While it is too early to truly nail down a number, the cost of Matthew will probably be high given its intensity and path. According to Bloomberg, using past storms as a baseline, Matthew could cost as much as $50 million.
In a note to clients on Thursday, Deutsche Bank insurance analyst Joshua Shanker said that the cost from Matthew could be one of the most substantial in the past 12 years.
“Hurricane Matthew has the potential to be very damaging,” said Shanker in the note. “It is currently a Category 4 [It has been downgraded to a Category 3] storm, having greater wind speeds than most of the notable storms since 2004.”

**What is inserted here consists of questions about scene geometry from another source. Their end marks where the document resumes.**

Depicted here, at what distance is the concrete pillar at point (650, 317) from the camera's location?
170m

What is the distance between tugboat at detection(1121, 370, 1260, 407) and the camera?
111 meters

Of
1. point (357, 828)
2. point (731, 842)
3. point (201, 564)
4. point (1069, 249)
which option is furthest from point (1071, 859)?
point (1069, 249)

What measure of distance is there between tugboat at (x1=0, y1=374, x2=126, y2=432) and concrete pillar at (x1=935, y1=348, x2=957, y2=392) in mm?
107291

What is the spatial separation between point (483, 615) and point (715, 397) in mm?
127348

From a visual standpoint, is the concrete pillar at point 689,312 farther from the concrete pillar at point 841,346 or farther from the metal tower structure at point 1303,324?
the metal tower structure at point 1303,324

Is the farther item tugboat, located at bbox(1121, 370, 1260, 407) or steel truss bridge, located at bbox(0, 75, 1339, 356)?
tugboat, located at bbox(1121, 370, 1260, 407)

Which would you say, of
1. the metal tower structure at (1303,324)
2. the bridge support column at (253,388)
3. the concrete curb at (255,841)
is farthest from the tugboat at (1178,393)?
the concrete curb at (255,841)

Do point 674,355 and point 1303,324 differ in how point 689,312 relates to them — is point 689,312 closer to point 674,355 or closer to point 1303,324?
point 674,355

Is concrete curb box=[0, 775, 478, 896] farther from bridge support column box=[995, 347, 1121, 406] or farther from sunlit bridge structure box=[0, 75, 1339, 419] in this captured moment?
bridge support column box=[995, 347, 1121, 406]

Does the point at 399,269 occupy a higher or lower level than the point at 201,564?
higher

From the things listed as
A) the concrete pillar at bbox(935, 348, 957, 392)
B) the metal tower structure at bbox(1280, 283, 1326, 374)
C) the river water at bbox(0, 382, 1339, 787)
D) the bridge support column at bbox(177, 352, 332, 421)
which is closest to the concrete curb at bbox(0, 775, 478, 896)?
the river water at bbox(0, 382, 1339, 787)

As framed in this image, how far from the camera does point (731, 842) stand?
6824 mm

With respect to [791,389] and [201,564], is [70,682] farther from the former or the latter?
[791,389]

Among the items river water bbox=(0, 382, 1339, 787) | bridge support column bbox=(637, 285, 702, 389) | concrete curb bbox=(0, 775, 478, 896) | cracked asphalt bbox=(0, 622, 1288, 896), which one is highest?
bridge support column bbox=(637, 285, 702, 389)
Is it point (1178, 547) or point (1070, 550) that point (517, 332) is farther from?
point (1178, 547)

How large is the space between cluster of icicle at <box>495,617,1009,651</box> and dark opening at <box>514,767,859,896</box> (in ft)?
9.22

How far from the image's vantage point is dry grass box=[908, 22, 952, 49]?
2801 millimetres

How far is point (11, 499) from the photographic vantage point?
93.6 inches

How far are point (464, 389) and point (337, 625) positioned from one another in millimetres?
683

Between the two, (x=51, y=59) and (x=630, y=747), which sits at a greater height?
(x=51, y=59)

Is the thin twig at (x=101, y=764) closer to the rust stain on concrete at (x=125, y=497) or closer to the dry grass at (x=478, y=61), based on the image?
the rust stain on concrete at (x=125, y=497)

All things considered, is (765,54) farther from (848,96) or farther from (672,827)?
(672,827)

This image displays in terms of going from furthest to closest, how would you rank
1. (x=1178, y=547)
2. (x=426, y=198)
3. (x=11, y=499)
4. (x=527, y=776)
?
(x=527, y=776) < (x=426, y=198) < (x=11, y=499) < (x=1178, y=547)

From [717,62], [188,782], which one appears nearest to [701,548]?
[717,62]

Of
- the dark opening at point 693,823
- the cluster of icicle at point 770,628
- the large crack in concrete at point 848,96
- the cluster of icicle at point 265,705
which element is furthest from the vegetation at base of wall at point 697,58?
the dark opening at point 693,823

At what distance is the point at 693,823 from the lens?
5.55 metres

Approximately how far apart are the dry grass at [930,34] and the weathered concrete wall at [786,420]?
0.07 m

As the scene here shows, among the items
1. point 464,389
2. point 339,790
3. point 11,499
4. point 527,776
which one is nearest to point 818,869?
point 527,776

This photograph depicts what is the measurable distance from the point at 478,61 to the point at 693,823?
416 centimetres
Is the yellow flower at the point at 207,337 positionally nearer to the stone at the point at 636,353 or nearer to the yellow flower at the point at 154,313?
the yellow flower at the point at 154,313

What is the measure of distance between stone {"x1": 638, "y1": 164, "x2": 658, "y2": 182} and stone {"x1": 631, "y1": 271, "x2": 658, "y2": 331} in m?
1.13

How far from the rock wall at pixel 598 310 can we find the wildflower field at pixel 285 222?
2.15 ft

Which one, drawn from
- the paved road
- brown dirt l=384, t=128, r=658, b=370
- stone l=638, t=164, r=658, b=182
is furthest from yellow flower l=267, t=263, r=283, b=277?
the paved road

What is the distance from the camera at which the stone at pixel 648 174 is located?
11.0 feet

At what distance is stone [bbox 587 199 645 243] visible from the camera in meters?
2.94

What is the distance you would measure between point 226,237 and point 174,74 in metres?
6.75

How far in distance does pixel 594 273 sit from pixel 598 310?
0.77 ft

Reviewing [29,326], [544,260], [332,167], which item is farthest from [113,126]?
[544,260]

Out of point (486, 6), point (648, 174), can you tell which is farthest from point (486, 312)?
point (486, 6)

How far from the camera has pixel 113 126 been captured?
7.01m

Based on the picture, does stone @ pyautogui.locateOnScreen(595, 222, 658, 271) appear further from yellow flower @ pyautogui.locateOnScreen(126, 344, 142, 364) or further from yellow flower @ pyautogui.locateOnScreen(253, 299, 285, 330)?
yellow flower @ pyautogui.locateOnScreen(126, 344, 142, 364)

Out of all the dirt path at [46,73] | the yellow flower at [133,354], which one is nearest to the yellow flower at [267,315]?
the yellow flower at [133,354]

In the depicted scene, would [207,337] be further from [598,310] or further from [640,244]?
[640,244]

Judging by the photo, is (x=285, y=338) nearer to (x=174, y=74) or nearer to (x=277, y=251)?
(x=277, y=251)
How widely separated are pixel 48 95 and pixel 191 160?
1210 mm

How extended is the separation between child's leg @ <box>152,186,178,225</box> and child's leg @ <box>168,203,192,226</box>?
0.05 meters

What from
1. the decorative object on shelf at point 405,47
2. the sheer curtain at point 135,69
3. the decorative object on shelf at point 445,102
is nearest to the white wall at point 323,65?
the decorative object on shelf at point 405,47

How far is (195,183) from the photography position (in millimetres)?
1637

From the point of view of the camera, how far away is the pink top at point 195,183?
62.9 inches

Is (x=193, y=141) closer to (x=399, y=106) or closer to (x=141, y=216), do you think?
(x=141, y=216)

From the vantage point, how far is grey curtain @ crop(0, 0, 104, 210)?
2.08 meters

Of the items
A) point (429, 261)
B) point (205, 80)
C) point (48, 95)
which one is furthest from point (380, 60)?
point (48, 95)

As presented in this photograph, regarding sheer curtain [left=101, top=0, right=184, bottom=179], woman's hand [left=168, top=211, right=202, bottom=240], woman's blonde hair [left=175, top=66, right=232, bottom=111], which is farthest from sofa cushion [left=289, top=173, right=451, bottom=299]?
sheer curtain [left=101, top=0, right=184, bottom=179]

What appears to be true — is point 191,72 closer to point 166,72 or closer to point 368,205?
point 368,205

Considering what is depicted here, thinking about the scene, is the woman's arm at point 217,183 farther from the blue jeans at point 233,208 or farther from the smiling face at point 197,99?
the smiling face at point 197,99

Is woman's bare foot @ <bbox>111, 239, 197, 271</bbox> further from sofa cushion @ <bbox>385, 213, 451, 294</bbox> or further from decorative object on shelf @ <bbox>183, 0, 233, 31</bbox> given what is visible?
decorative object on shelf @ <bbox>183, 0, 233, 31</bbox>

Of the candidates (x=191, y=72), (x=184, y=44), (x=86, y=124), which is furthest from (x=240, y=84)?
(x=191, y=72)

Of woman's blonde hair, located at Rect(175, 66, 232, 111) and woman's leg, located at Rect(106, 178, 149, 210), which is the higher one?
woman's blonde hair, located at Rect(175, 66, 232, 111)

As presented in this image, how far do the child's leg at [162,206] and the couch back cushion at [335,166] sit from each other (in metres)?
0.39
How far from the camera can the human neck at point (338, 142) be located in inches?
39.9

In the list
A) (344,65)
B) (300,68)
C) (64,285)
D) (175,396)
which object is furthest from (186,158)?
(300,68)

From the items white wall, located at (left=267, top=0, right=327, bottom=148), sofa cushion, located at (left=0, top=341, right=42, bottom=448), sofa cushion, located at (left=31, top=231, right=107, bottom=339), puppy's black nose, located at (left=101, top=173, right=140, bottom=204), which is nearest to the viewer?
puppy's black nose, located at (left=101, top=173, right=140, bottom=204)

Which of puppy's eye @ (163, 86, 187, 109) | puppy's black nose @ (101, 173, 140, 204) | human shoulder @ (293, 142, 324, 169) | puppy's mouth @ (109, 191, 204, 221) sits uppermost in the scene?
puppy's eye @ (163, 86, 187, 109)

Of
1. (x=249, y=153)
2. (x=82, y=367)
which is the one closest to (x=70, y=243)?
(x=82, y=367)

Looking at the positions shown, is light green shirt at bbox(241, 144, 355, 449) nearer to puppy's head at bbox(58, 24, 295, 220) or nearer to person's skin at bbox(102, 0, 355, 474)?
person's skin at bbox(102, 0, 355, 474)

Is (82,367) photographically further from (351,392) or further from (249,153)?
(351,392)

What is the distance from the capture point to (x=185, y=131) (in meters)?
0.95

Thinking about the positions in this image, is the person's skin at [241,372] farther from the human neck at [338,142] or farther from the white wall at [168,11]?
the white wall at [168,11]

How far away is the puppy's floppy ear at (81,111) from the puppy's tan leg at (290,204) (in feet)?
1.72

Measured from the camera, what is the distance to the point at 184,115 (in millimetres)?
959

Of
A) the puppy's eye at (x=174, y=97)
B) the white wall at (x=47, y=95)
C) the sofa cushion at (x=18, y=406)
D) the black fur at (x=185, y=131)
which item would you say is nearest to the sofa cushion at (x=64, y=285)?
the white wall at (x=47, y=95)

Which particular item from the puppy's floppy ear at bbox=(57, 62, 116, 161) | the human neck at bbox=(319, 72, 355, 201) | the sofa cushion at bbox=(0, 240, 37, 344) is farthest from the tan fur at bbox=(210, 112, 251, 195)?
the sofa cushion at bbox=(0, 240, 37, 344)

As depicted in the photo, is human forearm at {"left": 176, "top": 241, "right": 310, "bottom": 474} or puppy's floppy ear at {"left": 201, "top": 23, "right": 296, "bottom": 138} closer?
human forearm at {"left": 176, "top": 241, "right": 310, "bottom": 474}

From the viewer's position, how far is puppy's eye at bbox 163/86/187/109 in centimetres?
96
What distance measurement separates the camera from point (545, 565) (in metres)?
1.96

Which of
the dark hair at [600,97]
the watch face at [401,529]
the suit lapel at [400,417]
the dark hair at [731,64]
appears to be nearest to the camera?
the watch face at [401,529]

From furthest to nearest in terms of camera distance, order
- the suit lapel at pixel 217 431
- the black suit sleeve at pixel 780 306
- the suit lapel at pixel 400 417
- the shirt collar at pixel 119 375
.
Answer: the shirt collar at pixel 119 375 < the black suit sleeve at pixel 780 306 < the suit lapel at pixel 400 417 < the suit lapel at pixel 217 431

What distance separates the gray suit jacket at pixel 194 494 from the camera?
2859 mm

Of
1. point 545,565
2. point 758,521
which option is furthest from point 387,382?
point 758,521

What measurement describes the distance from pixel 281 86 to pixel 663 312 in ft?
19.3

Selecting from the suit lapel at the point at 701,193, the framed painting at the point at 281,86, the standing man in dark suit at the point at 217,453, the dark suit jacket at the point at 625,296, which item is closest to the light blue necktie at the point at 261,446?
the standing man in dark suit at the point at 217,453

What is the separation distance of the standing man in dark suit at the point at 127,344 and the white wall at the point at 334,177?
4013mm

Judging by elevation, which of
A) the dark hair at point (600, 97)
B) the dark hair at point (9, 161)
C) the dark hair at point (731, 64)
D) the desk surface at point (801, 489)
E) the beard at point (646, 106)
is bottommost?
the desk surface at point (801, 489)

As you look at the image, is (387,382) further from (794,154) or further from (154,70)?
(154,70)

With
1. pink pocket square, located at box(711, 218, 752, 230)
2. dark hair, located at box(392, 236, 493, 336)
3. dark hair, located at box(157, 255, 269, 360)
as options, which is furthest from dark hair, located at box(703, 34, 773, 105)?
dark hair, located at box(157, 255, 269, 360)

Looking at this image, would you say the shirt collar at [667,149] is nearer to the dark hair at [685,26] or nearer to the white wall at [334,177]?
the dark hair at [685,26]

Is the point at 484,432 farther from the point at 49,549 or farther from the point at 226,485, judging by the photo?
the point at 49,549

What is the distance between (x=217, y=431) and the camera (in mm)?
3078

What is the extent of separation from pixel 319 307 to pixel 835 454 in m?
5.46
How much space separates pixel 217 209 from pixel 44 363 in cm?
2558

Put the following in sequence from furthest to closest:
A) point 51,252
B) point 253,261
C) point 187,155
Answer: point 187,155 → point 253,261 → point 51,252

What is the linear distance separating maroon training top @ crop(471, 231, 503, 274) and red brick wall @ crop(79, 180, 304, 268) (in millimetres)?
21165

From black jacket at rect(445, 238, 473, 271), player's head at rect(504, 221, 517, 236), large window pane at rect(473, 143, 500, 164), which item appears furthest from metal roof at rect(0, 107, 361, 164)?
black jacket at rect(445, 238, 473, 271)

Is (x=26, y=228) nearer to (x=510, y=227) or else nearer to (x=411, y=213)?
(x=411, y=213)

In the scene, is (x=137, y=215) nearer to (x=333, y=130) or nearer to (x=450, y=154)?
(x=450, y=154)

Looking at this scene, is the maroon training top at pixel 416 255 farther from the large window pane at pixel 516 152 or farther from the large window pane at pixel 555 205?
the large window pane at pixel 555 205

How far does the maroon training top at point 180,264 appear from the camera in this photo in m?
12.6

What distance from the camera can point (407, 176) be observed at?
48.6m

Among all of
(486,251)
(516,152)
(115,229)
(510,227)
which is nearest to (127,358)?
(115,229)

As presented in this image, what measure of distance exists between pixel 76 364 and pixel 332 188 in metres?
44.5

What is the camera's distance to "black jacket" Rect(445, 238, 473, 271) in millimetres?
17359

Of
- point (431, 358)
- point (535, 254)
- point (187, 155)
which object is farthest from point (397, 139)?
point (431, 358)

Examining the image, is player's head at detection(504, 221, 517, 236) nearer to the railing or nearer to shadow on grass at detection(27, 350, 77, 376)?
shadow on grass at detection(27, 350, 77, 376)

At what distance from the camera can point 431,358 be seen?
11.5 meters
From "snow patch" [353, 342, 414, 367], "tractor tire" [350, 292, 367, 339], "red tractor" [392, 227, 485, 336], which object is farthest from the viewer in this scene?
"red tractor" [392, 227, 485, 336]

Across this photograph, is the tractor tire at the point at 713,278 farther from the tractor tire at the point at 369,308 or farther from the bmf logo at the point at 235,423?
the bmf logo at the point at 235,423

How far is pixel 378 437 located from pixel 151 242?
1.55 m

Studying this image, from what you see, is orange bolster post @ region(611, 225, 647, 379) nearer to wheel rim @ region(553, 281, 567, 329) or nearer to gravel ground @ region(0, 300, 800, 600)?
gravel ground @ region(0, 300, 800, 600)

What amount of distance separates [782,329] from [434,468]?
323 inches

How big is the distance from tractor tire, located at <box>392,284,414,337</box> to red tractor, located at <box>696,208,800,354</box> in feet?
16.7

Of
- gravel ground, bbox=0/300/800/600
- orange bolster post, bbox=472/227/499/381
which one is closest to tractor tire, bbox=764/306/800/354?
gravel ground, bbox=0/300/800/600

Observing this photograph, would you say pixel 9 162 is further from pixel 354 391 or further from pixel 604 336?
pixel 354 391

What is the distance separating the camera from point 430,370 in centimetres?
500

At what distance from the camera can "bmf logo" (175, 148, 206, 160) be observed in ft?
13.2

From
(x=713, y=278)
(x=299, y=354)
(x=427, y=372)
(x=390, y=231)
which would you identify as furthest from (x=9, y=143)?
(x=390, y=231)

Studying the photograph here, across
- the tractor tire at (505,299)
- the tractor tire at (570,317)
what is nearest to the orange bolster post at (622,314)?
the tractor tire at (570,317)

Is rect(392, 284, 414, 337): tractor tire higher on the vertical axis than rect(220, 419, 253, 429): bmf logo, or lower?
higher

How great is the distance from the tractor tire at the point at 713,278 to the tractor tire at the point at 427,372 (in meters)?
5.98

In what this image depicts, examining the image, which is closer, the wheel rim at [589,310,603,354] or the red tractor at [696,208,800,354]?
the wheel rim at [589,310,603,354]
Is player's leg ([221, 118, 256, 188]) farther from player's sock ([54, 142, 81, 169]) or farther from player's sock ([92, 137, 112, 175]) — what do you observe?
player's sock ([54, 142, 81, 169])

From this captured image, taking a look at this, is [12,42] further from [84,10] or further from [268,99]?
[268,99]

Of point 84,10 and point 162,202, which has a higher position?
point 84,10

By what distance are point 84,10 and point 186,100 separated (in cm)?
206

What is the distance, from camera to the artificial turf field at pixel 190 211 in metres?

In order to get a sense of the economic devastation from the storm, Shanker outlined the global economic cost of US storms that have had similar strength to Matthew over the past 12 years.
The most costly, not surprisingly, was Hurricane Katrina in 2005. The gargantuan storm caused a total global inflation-adjusted economic loss of $119.3 million. The second most damaging was Sandy, while not a hurricane when it hit New York and New Jersey in 2012, it still caused damage totaling of $77.3 million.
The most costly to hit Florida, like Matthew, was Wilma in 2005. Losses totaled $35.5 million.